OWINGS MILLS, Md. -- Louisiana Tech running back Kenneth Dixon had only one thought when he walked into the hotel room last week and saw that Navy's Keenan Reynolds was his roommate for Baltimore Ravens rookie minicamp.
"I’ve got to get his autograph for my momma," he said. "She’s a big fan of his."
It's unknown whether Reynolds' signature served as a Mother's Day gift, but these roommates share a connection beyond maternal admiration.
Reynolds and Dixon have scored the most touchdowns in NCAA history. Reynolds, a triple-option quarterback with a nose for the end zone, finished with 88, which was one more than Dixon, a versatile running back who scored a touchdown in his final 38 games.
Assistant general manager Eric DeCosta said selecting the NCAA's career touchdown leaders on the final day of the draft "wasn't necessarily by design."
"Obviously, both guys are playmakers, but it was a cool stat to see that; 175 touchdowns combined on the third day of the draft is pretty good," DeCosta said. "I think both guys are creative, excellent in space, versatile players. Both are smart, good, tough, competitive and durable guys."
The Ravens took Dixon in the fourth round, which is considered a steal because Dixon was ranked by some as the second-best running back in this draft. Baltimore then selected Reynolds in the sixth round, which reportedly was just before the New England Patriots could get him.
Now, Reynolds and Dixon are teammates and the touchdown record is a frequent topic of conversation.
“We talked about it last night ... we kind of talk about it all the time,” Dixon said. “I'm not going to let him get out of here without talking about it.”
On Dec. 20, Dixon scored four touchdowns in the New Orleans Bowl to move ahead of Reynolds for the all-time lead. Eight days later, Reynolds played in the Military Bowl and Dixon watched on TV to see if his record would remain intact.
“Kind of late in the game, they took him out and put the other quarterback in,” Dixon said. “I was like, ‘OK, we’re tied, so I can breathe a little bit.’ I went to the store and came back, and as soon as I walked in, he scored a touchdown.”
Dixon said he then turned off the TV. He described the moment as bittersweet and acknowledged that he was mad at the time that he didn't finish atop the touchdown list.

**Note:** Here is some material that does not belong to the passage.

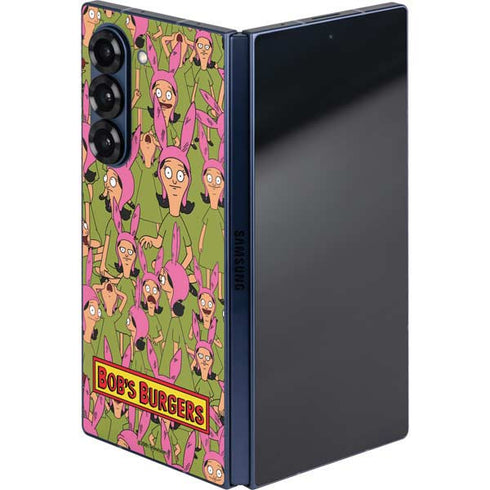 Bobs Burgers Louise Belcher Galaxy Z Fold6 Skin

“I gave him his props, but I told him if I had those other two games, then he probably wouldn’t have been the leader,” said Dixon, who was sidelined for two games in 2015 with an ankle injury.
Dixon will have a chance to contribute right away if he can separate himself from a crowded running back group that includes Justin Forsett, Javorius Allen, Lorenzo Taliaferro, Terrance West and Trent Richardson. Reynolds is making the transition to wide receiver, but he should get on the field immediately if he can win the returner job.
"We’ve been talking a lot about playmakers throughout the process, and just helping us move the ball and making important plays on offense and defense in critical situations," DeCosta said, "and those two guys can do that as good as anybody in the draft.”